Ordering Numbers, How Hard Can It Be?
Suppose that you are a programmer, and that you have two numbers. You want to
know which number, if any, is larger. Now, if both numbers have the same type,
the solution is trivial in almost any programming language. Usually there is
even a dedicated operator, <=
, for this operation. For example, in Python:
>>> "120" <= "1132"
False
Oh. Well technically those are strings, not numbers, which typically are
lexicographically sorted.
Then again, they are numbers, just represented using strings. This may seem silly
but it’s actually a common problem in user interfaces, e.g. a list of files.

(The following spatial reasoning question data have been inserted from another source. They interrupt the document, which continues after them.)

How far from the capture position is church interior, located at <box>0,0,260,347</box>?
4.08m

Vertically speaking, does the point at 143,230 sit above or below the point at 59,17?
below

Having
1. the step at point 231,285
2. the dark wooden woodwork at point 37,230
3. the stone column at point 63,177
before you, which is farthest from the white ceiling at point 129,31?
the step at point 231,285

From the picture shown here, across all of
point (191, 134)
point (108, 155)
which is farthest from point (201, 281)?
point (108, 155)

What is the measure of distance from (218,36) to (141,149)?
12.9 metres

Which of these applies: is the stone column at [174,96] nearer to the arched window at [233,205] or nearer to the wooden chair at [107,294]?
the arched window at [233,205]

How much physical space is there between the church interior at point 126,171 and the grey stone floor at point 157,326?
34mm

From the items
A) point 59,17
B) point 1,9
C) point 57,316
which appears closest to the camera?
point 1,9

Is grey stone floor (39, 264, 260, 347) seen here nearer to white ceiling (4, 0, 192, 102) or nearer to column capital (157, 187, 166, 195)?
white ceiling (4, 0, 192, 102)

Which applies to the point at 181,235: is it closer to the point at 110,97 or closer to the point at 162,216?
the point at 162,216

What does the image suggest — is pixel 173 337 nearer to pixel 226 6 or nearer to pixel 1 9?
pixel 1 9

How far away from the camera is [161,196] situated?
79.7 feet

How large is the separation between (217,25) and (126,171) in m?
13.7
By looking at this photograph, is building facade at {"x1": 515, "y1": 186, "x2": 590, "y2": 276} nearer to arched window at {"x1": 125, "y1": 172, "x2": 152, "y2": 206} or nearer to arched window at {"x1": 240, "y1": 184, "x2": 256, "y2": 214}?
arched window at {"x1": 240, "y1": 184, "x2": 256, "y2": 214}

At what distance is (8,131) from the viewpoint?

This is why you want to zero-pad your numeric filenames (frame-00001.png
), or use lexicographically
order-preserving representations, such as ISO 8601
for dates.
But I digress, let’s assume our numbers really are represented using numeric
types. Then indeed it is easy, and <=
just works:
>>> 120 <= 1132
True
Or does it?
Mixed-type integer comparisons
What if the two numbers you are comparing do not have the same type? Your
first approach might be to just use <=
anyway, for example in C++:
std::cout << ((-1) <= 1u) << "\n"; // Outputs 0.
Oh. C++ automatically promoted -1
to an unsigned int
which caused
it to wrap around to the maximum value (which is obviously bigger than 1
).
Well at least a modern compiler will warn you by default, right?
$ g++ -std=c++20 main.cpp && ./a.out
0
Great. Yet another reason you should not forget to turn on warnings (-Wall -pedantic
).
Let’s try Rust:
let x: i32 = -1; let y: u32 = 1;
println!("{:?}", x <= y);
error[E0308]: mismatched types
--> src/main.rs:4:22
|
4 | println!("{:?}", x <= y);
| ^ expected `i32`, found `u32`
|
help: you can convert a `u32` to an `i32` and panic if the
converted value doesn't fit
Well at least it doesn’t silently miscompile… The suggested solution is horrible though. There’s no reason to panic at all. The most efficient solution here is to promote both values to a type that is a superset of both. For example:
println!("{:?}", (x as i64) <= (y as i64)); // Outputs true.
But what if there’s no type that’s a superset of both? At least for integer
types this is not a problem. For example there is no type in Rust that is
a superset of i128
and u128
. But we do know that an i128
fits in an
u128
if it is non-negative, and if it is negative, it is always smaller:
fn less_eq(x: i128, y: u128) -> bool {
if x <= 0 { true } else { x as u128 <= y }
}
All of this is quite error prone, and frankly annoying. Cross-integer type
comparisons are always cheap, so I don’t see a good reason why the compiler
doesn’t automatically generate the above code. For example on Apple ARM the
above for i64 <= u64
compiles to three instructions:
example::less_eq:
cmp x0, #1
ccmp x0, x1, #0, ge
cset w0, ls
ret
We really should automatically be doing the right thing here, instead of pushing people to hand-written conversions that may or may not be correct, or worse, silently generating wrong code. C++20 at least introduced new integer comparison functions for cross-type integer comparisons, but the regular comparison operators are still just as dangerous.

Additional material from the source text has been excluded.